The probability of destroying a fully hardened Russian target with the super-fuzed W76-1/Mk4A warhead atop an American submarine-launched ballistic missile is about 86 percent now versus 50% before.

The surprise to Nextbigfuture was that the land based silos had any survivability from a full nuclear launch. The general assumption that I had was that only the submarine part of the triad had survivability or the air based nukes if the planes could into the air during the first minutes of early warning.

According to the Federation of American Scientists, an organization that assesses nuclear weapon stockpiles, as of 2016, Russia possesses 7,300 total nuclear warheads, of which 1,790 are strategically operational.
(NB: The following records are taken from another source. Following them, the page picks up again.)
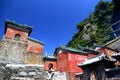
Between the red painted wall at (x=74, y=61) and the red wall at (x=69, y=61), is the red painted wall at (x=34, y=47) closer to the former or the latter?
the red wall at (x=69, y=61)

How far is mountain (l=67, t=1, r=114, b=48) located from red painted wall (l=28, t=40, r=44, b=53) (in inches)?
640

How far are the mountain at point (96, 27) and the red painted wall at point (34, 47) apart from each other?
16248 millimetres

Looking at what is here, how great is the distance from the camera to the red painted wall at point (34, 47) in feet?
87.6

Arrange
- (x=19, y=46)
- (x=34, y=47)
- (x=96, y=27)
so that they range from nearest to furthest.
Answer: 1. (x=19, y=46)
2. (x=34, y=47)
3. (x=96, y=27)

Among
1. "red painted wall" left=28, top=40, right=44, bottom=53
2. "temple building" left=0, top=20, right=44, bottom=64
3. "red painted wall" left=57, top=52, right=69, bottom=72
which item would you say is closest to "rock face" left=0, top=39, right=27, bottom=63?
"temple building" left=0, top=20, right=44, bottom=64

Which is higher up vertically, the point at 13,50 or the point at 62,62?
the point at 13,50

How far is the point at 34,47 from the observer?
1069 inches

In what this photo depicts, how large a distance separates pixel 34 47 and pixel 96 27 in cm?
2573

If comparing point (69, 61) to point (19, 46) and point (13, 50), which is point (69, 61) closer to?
point (19, 46)

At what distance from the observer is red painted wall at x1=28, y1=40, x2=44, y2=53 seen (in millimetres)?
26694

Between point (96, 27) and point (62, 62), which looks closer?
point (62, 62)

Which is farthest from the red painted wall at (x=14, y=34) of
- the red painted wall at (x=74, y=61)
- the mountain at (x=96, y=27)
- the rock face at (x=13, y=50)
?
the mountain at (x=96, y=27)

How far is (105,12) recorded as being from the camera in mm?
47375

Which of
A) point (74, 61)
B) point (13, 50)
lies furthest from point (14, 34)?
point (74, 61)
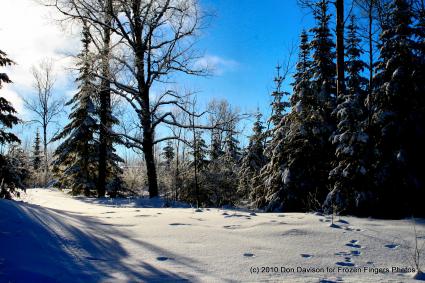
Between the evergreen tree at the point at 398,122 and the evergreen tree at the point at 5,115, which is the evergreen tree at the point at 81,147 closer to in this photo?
the evergreen tree at the point at 5,115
This is in large part due to the special bomber counting rules allowed by the treaty which counts each strategic nuclear bomber as one warhead irrespective of the number of warheads—gravity bombs and/or cruise missiles carried by the aircraft. The figures are, by necessity, only estimates because “the exact number of nuclear weapons in each country’s possession is a closely held national secret.
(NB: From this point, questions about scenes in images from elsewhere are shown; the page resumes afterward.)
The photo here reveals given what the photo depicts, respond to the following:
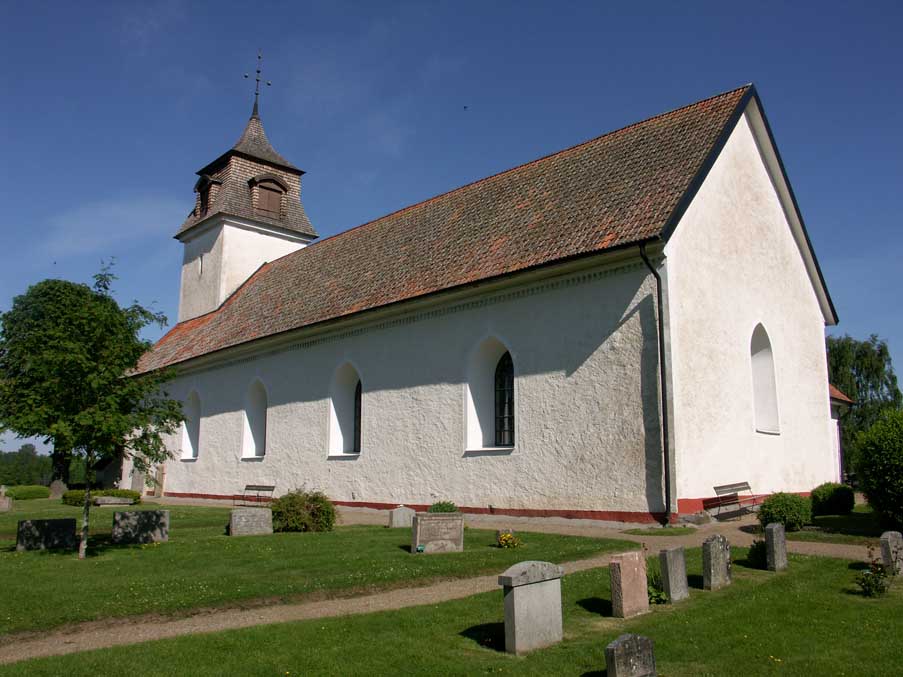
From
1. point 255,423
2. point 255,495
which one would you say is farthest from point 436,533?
point 255,423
Russia is setting up nuclear trains again. The Soviet Union had the rail system for a nuclear shell game but it was deactivated in 2005. Russia also has trucks for moving around nuclear weapons. The new nuclear rail system will enable launch from anywhere on the tracks. They will not have to get to special launch locations. China also appears to be adopting rail and tunnel systems for protecting their nuclear weapons.

Nextbigfuture thinks Russia and China are depending upon hardened silos for only a tiny fraction of their operational nuclear deterrent. Shifting from 50% chance of a one shot kill to 86% does not matter that much because the key is knowing where the nuclear weapons are or being able to find and take out mobile submarines, planes, rail and trucks.

The tilted ellipse in the left upper corner of Figure 3 depicts the spatial distribution of incoming warheads at the time the super-fuze measures its altitude. In this particular case, the orientation of the ellipsoid indicates that the errors leading to a miss at the target are mostly due to a mix of small discrepancies in the velocity and direction of the warheads when they are deployed from the rocket upper stage outside the atmosphere. The orientation and dimensions of this ellipse are well known to a ballistic missile designer, so the altitude measurement can provide information that leads to an estimate of the distance from the lethal volume above the target.